··· Data listing ···
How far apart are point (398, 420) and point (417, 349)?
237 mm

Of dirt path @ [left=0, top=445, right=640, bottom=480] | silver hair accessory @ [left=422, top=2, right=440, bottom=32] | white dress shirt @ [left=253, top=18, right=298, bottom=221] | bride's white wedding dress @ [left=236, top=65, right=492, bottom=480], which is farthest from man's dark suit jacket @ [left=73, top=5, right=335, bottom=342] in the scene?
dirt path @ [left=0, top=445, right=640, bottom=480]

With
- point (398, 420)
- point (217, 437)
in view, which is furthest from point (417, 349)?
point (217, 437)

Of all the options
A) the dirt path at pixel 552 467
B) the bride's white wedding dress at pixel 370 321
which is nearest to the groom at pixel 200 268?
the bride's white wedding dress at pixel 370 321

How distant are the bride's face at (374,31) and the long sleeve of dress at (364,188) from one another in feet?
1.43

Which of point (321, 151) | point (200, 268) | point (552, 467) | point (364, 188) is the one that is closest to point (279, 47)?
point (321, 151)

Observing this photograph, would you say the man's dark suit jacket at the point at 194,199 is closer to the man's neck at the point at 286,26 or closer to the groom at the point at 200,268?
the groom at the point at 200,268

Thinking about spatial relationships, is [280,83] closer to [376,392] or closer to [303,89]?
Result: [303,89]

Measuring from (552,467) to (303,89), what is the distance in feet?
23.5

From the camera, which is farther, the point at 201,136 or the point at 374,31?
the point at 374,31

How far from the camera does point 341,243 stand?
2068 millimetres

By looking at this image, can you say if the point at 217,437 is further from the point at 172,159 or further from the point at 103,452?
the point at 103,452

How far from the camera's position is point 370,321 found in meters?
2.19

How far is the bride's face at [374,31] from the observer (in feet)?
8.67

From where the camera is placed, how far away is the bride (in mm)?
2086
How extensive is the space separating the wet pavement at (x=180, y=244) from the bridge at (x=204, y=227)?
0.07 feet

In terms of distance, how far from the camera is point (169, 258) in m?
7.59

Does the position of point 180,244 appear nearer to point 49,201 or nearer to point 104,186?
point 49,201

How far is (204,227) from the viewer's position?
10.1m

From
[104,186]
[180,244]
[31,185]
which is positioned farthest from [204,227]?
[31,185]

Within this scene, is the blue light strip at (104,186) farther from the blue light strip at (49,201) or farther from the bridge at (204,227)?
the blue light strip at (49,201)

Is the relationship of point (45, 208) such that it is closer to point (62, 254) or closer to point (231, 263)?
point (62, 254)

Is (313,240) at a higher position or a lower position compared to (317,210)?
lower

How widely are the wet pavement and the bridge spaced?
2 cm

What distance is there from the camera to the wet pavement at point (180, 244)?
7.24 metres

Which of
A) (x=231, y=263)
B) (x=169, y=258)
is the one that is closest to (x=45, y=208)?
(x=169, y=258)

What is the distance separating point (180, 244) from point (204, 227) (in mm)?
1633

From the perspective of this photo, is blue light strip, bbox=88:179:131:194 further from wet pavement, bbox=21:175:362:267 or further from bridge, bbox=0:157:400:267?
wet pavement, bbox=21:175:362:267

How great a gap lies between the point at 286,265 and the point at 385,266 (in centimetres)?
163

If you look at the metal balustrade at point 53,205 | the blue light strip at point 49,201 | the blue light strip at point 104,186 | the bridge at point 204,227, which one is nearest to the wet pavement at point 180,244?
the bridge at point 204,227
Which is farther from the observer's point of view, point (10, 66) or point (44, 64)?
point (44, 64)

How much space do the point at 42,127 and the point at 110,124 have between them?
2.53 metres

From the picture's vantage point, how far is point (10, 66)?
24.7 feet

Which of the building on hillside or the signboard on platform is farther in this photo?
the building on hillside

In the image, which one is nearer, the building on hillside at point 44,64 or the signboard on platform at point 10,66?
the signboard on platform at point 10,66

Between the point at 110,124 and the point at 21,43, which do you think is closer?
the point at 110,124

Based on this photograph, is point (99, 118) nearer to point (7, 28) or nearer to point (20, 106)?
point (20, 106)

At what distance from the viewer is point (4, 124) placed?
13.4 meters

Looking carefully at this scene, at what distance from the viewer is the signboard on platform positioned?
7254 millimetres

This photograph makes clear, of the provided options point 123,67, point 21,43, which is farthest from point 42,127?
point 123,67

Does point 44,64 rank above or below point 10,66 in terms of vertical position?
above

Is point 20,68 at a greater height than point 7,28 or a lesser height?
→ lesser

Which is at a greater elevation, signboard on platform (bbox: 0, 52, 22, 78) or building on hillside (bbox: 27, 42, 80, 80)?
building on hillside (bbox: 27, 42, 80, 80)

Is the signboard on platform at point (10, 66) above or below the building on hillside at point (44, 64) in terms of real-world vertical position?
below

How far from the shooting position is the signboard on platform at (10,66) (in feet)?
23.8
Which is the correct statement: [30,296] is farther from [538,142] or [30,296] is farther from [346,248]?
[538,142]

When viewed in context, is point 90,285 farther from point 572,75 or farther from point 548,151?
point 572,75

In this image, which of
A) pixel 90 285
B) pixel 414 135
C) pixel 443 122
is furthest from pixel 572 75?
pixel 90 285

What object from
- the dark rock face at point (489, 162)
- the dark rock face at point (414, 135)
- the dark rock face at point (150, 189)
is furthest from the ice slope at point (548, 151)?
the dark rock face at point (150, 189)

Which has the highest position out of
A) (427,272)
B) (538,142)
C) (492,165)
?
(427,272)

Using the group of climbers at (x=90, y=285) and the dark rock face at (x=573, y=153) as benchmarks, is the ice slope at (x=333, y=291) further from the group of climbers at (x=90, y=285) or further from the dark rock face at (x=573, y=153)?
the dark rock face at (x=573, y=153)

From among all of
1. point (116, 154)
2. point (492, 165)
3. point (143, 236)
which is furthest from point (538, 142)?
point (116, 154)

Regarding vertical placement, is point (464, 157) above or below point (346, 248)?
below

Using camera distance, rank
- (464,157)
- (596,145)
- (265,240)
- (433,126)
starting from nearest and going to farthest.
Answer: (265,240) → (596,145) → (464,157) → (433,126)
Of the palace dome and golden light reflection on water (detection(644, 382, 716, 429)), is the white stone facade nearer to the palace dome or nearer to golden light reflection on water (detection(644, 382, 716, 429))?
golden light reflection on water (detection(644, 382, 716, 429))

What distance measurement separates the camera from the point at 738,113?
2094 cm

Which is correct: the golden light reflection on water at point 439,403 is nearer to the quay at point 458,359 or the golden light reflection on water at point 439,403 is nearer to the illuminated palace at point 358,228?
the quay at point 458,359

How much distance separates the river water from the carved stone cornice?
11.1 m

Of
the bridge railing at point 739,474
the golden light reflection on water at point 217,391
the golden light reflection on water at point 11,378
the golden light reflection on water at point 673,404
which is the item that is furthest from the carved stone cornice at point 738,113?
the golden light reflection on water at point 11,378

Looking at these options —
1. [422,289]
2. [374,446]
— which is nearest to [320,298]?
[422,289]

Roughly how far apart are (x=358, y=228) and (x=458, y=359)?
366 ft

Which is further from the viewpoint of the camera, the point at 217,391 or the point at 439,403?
···
Instructions to follow: Copy exactly the lines above, from the one containing "Using camera distance, rank" through the very last line.

Exercise result:
Using camera distance, rank
- (464,157)
- (596,145)
- (265,240)
- (433,126)
starting from nearest and going to farthest.
Answer: (265,240) → (596,145) → (464,157) → (433,126)
Of the palace dome and golden light reflection on water (detection(644, 382, 716, 429)), is the white stone facade nearer to the palace dome or nearer to golden light reflection on water (detection(644, 382, 716, 429))?
golden light reflection on water (detection(644, 382, 716, 429))

What distance measurement separates the camera from the point at 738,113?
2094 cm

Which is correct: the golden light reflection on water at point 439,403 is nearer to the quay at point 458,359 or the golden light reflection on water at point 439,403 is nearer to the illuminated palace at point 358,228?
the quay at point 458,359

How much distance separates the river water from the carved stone cornice?
11.1 m

Of
the bridge railing at point 739,474
the golden light reflection on water at point 217,391
the golden light reflection on water at point 11,378
the golden light reflection on water at point 673,404
which is the item that is furthest from the carved stone cornice at point 738,113?
the golden light reflection on water at point 11,378

Looking at these options —
1. [422,289]
2. [374,446]
— which is nearest to [320,298]?
[422,289]

Roughly how far apart are (x=358, y=228) and (x=458, y=359)?
366 ft

Which is further from the viewpoint of the camera, the point at 217,391 or the point at 439,403?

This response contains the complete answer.